[Spatial questions about pictures]

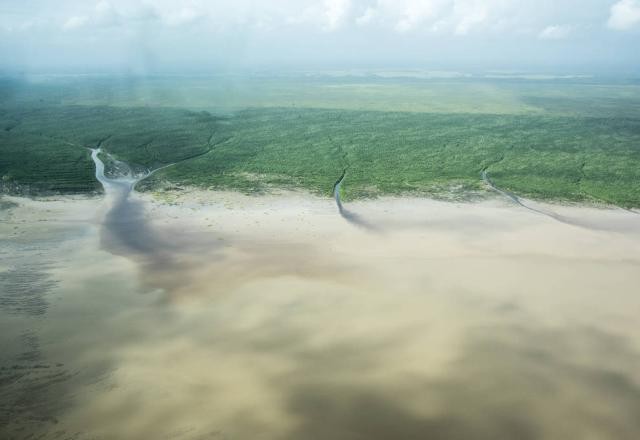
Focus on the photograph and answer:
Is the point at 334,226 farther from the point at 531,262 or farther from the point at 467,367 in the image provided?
the point at 467,367

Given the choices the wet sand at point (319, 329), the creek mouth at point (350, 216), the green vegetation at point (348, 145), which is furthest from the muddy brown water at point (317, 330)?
the green vegetation at point (348, 145)

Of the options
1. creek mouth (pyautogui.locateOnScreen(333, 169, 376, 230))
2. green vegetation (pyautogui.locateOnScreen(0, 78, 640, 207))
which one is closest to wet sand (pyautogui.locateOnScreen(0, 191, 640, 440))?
creek mouth (pyautogui.locateOnScreen(333, 169, 376, 230))

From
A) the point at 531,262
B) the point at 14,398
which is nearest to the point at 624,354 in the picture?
the point at 531,262

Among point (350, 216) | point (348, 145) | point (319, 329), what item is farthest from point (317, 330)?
point (348, 145)

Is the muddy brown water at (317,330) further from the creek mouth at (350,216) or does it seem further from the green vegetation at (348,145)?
the green vegetation at (348,145)

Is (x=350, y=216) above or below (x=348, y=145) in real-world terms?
below

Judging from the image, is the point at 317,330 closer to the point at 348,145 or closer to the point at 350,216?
the point at 350,216

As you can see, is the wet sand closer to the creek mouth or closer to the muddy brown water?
the muddy brown water
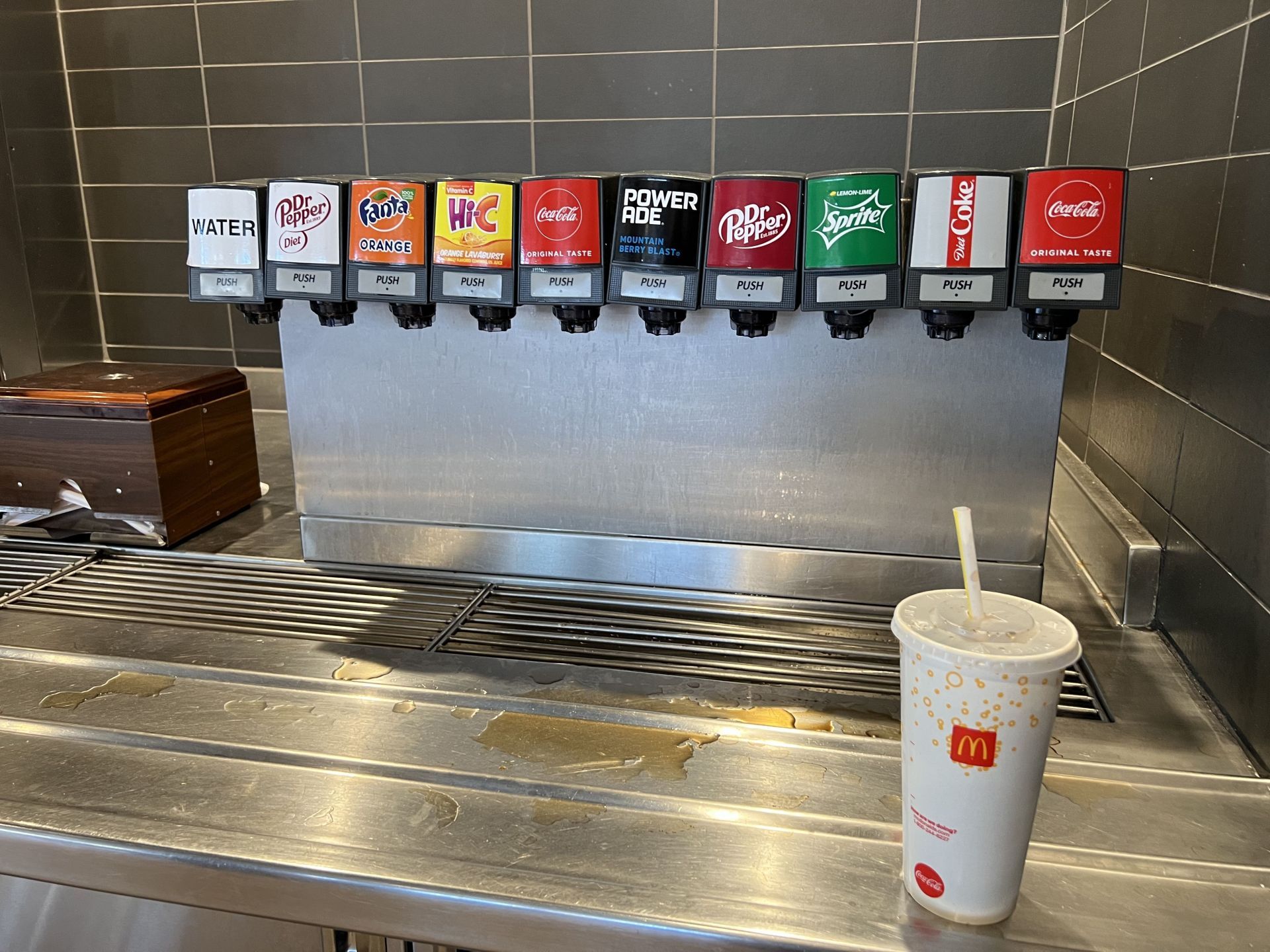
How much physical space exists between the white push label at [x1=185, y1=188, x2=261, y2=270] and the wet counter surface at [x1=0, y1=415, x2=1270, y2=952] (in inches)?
14.8

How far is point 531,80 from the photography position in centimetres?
185

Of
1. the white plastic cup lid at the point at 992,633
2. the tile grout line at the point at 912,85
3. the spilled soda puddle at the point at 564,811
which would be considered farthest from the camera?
the tile grout line at the point at 912,85

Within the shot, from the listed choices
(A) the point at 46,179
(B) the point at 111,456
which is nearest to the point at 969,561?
(B) the point at 111,456

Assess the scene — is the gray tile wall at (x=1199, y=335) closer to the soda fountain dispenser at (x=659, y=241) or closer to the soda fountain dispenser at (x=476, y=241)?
the soda fountain dispenser at (x=659, y=241)

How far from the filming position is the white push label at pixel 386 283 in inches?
34.5

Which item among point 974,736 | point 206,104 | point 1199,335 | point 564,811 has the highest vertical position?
point 206,104

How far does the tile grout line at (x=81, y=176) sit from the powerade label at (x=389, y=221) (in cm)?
152

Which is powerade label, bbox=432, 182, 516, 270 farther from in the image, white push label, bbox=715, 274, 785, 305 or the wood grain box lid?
the wood grain box lid

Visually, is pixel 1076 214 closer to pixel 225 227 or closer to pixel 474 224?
pixel 474 224

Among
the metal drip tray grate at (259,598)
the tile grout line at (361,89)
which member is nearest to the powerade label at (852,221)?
the metal drip tray grate at (259,598)

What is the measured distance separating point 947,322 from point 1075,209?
0.13 meters

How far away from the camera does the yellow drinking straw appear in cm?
49

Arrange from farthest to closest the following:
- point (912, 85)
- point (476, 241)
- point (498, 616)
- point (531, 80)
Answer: point (531, 80) < point (912, 85) < point (498, 616) < point (476, 241)

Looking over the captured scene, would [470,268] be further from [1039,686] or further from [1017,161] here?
[1017,161]
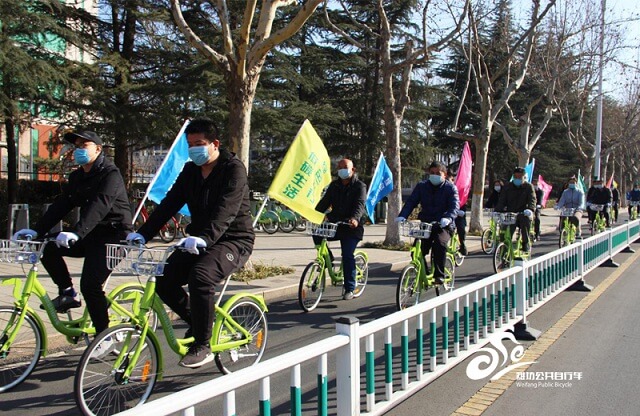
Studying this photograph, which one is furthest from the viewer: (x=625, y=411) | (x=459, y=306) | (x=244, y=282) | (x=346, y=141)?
(x=346, y=141)

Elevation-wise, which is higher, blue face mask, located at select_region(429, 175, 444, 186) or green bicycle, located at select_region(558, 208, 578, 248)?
blue face mask, located at select_region(429, 175, 444, 186)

DIRECTIVE>
Rewrite all of the material with each "wet sand" changed to "damp sand", keeping everything else the same. Leave the pictures out of your answer.

EXPECTED OUTPUT>
Focus on the photograph and answer:
Is the point at 334,226 farther from the point at 531,262 or farther from the point at 467,367 in the image provided?
the point at 467,367

Given the choices the damp sand at point (319, 329), the creek mouth at point (350, 216), the green vegetation at point (348, 145), which is furthest from the muddy brown water at point (317, 330)?
the green vegetation at point (348, 145)

Of the options
1. creek mouth (pyautogui.locateOnScreen(333, 169, 376, 230))
2. green vegetation (pyautogui.locateOnScreen(0, 78, 640, 207))
which one is closest to damp sand (pyautogui.locateOnScreen(0, 191, 640, 440))?
creek mouth (pyautogui.locateOnScreen(333, 169, 376, 230))

From
A) the point at 531,262
B) the point at 14,398
which is nearest to the point at 624,354 in the picture?
the point at 531,262

Among point (350, 216) | point (348, 145) | point (319, 329), what item is farthest from point (317, 330)?
point (348, 145)

Is the muddy brown water at (317,330) further from the creek mouth at (350,216) or does it seem further from the green vegetation at (348,145)?
the green vegetation at (348,145)

Is (x=350, y=216) above or below (x=348, y=145) in real-world terms?
below

Judging from the image, is the point at 317,330 closer to the point at 348,145 or closer to the point at 350,216?
the point at 350,216

As you can see, is the damp sand closer to the creek mouth or closer to the muddy brown water?
the muddy brown water
How much physical space exists between the white push label at [x1=185, y1=188, x2=261, y2=270] and the wet counter surface at [x1=0, y1=415, x2=1270, y2=952] (in inches)?
14.8

How far is point 531,80 from the photography position in centimetres?
185

Of
1. the white plastic cup lid at the point at 992,633
2. the tile grout line at the point at 912,85
3. the spilled soda puddle at the point at 564,811
which would be considered farthest from the camera?
the tile grout line at the point at 912,85

Within the shot, from the listed choices
(A) the point at 46,179
(B) the point at 111,456
which is nearest to the point at 969,561?
(B) the point at 111,456

Assess the scene — is the gray tile wall at (x=1199, y=335) closer to the soda fountain dispenser at (x=659, y=241) or closer to the soda fountain dispenser at (x=476, y=241)?
the soda fountain dispenser at (x=659, y=241)

How far from the filming position is the white push label at pixel 386 283 in inches?
34.5

Which item among point 974,736 | point 206,104 | point 1199,335 | point 564,811 has the highest vertical position?
point 206,104

How far does the tile grout line at (x=81, y=176) sit from the powerade label at (x=389, y=221) (in cm)?
152

Which is powerade label, bbox=432, 182, 516, 270 farther from in the image, white push label, bbox=715, 274, 785, 305 or the wood grain box lid?
the wood grain box lid

Visually, is pixel 1076 214 closer to pixel 225 227 or closer to pixel 474 224?
pixel 474 224

Among
the metal drip tray grate at (259,598)
the tile grout line at (361,89)
which member is nearest to the powerade label at (852,221)?
the metal drip tray grate at (259,598)

What is the measured distance separating point 947,322 from point 1075,209?
0.13 meters

How far away from the camera does the yellow drinking straw appear in cm?
49

Arrange from farthest to closest the following:
- point (912, 85)
- point (476, 241)
- point (498, 616)
- point (531, 80)
Answer: point (531, 80) < point (912, 85) < point (498, 616) < point (476, 241)

Looking over the captured scene, would [470,268] be further from [1039,686] or further from [1017,161] here?
[1017,161]
Studying this photograph, which one is furthest from the viewer: (x=625, y=411) | (x=459, y=306) | (x=244, y=282) | (x=346, y=141)?
(x=346, y=141)

Elevation-wise, which is higher, blue face mask, located at select_region(429, 175, 444, 186) or green bicycle, located at select_region(558, 208, 578, 248)?
blue face mask, located at select_region(429, 175, 444, 186)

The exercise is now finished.